Directive 1: Set down the Holmes post word for word, everything from "The need for praise" down to "one's own powers.".

Passage shown:

-=-=-=-=-

Thursday, January 23, 2025

His Human Love For Admiration

 

A flush of colour sprang to Holmes's pale cheeks, and he bowed to us like the master dramatist who receives the homage of his audience.  It was at such moments that for an instant he ceased to be a reasoning machine and betrayed his human love for admiration and applause.  The same singularly proud and reserved nature which turned away with disdain from popular notoriety was capable of being moved to its depth by spontaneous wonder and praise from a friend.--Dr. Watson, "The Adventure of the Six Napoleons"

Even though I've been reading it for twenty years,  I'm still interested when I read near the end of SIXN of Holmes's capability to be moved by praise from a friend. Watson goes so far as to say Holmes is not quite the reasoning machine we think he is; in fact, Holmes is human enough to have "a human love for admiration and applause." I like it when Holmes lets the more vulnerable parts of his humanity be on display. I can relate to the rarely seen vulnerable parts of his personality more than I can relate to the "reasoning machine."  I would like to be more of a reasoning machine, a machine without need for admiration, applause or praise. Sadly, I am also betrayed by my human love for admiration and applause.

The need for praise is something I think about often and I try to push back against it. The thoughtful Scott Monty once posted a quote from Epicteus  I can't quite get out of my head:

If you are ever tempted to look for outside approval, realize that you have compromised your own integrity. If you need a witness, be your own. 
I believe Holmes understood the power of being his own witness, the power of being centered in his thinking, the power of not needing to be understood; he knew how to function from a position of self-management, for better or for worse. He might have had a human love for admiration but he didn't have a need for it. How else could he say:

I cannot agree with those who rank modesty among the virtues. To the logician all things should be seen exactly as they are, and to under-estimate oneself is as much a departure from truth as to exaggerate one's own powers.
How freeing it must be to not feel the need for external praise. The love for admiration and praise is especially in my thoughts this week, several days on from having received Doylean Honors in Fiction for my book, The Genius of the Place. The time I spent writing the book was important to me and I am delighted others found meaning in the work and enjoyed reading it. I think every writer wants their work to be read and acknowledged. I am also delighted to receive public praise  for the book. However, I don't want to fall into the trap of thinking the work and therefore me only have value if praised. I don't want to be lusting after praise.

-=-=-=-=-

Listed entries:
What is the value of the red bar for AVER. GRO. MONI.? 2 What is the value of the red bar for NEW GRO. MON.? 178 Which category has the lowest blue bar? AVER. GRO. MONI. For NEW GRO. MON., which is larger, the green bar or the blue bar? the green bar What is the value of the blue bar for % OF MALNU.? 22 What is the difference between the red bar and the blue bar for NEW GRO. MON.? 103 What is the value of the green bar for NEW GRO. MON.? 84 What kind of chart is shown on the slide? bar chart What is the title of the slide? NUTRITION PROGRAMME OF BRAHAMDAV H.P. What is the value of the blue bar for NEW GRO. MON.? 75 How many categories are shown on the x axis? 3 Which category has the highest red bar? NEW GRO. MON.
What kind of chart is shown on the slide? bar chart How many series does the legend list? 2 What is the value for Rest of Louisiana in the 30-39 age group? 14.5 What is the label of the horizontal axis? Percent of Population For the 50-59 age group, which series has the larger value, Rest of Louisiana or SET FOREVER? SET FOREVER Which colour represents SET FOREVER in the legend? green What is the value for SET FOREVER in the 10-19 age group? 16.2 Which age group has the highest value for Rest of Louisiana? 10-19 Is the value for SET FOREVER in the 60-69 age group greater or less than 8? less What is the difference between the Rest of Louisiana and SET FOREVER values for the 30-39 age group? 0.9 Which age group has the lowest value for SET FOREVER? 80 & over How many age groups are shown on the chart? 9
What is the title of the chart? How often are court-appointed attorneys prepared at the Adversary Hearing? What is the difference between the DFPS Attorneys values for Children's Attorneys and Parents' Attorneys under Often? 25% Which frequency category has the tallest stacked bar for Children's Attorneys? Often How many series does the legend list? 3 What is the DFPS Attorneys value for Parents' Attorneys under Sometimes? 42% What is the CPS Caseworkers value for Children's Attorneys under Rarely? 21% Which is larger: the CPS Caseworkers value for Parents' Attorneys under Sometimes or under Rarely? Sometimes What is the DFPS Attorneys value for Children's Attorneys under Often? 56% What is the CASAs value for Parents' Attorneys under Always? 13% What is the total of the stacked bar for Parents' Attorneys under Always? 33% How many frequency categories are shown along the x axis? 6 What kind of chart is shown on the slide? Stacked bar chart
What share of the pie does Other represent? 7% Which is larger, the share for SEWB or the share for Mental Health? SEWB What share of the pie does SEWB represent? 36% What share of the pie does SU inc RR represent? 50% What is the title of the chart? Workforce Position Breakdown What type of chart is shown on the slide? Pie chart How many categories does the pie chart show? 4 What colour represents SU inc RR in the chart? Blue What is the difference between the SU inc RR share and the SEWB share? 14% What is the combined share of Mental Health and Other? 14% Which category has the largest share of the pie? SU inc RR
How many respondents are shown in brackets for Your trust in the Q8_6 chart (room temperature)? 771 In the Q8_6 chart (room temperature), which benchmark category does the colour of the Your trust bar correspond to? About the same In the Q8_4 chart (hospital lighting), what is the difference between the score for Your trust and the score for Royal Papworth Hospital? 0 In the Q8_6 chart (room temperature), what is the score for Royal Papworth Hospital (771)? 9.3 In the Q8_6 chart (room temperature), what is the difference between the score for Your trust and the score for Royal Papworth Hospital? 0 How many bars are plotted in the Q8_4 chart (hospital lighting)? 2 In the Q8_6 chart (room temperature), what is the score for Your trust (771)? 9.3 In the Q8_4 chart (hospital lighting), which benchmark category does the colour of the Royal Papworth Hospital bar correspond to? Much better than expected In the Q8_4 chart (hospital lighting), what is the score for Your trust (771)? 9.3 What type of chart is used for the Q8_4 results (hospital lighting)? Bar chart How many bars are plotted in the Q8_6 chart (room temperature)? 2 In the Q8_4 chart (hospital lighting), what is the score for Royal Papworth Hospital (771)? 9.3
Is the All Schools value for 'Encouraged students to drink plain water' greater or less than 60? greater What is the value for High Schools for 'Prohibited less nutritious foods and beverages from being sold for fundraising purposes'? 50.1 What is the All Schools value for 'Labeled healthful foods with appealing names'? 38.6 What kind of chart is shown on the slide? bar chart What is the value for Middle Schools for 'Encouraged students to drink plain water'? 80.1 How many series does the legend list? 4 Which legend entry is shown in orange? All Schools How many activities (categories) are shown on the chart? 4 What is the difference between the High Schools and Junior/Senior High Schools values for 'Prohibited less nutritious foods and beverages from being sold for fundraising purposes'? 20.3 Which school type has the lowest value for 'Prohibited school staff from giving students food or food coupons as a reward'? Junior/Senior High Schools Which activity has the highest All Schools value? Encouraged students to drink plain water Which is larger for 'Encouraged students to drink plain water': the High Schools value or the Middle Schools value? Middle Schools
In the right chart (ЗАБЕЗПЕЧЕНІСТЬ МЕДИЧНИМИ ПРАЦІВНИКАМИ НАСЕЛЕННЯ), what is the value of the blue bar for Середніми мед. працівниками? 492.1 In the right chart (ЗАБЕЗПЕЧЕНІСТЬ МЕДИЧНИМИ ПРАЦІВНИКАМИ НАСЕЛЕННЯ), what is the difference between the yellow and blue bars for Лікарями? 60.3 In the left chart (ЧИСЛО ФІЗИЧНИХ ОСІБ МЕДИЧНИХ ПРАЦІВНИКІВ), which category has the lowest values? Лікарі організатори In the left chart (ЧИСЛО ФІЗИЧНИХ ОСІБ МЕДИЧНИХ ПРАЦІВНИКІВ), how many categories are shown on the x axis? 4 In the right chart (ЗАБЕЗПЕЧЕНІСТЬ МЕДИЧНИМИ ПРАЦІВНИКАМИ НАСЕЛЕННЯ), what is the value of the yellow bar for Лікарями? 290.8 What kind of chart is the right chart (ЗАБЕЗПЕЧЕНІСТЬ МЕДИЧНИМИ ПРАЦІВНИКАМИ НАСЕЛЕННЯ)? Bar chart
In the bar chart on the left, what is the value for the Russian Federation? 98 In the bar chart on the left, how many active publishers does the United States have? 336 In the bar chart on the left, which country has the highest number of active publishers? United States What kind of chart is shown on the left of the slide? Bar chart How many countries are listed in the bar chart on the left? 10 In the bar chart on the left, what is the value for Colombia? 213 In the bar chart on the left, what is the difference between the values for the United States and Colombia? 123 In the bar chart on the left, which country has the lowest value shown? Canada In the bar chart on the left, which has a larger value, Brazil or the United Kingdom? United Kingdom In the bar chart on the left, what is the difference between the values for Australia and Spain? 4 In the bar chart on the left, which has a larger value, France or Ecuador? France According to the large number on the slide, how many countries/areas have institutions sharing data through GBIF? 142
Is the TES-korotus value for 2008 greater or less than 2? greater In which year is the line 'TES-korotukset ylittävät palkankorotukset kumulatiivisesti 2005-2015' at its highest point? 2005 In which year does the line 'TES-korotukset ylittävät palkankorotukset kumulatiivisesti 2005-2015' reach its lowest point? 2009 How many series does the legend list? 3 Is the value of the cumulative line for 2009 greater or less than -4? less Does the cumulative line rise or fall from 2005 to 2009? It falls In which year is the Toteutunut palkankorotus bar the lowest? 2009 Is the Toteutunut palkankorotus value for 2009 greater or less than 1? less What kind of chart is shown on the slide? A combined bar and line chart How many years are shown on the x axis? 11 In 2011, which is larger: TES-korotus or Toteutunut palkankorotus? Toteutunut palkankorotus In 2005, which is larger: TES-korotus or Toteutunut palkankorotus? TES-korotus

-=-=-=-=-

Directive 2: Return each line of the listing above that contains the string "Breakdown".

Written reply 1:
The need for praise is something I think about often and I try to push back against it. The thoughtful Scott Monty once posted a quote from Epicteus  I can't quite get out of my head:

If you are ever tempted to look for outside approval, realize that you have compromised your own integrity. If you need a witness, be your own. 
I believe Holmes understood the power of being his own witness, the power of being centered in his thinking, the power of not needing to be understood; he knew how to function from a position of self-management, for better or for worse. He might have had a human love for admiration but he didn't have a need for it. How else could he say:

I cannot agree with those who rank modesty among the virtues. To the logician all things should be seen exactly as they are, and to under-estimate oneself is as much a departure from truth as to exaggerate one's own powers.

Written reply 2:
What share of the pie does Other represent? 7% Which is larger, the share for SEWB or the share for Mental Health? SEWB What share of the pie does SEWB represent? 36% What share of the pie does SU inc RR represent? 50% What is the title of the chart? Workforce Position Breakdown What type of chart is shown on the slide? Pie chart How many categories does the pie chart show? 4 What colour represents SU inc RR in the chart? Blue What is the difference between the SU inc RR share and the SEWB share? 14% What is the combined share of Mental Health and Other? 14% Which category has the largest share of the pie? SU inc RR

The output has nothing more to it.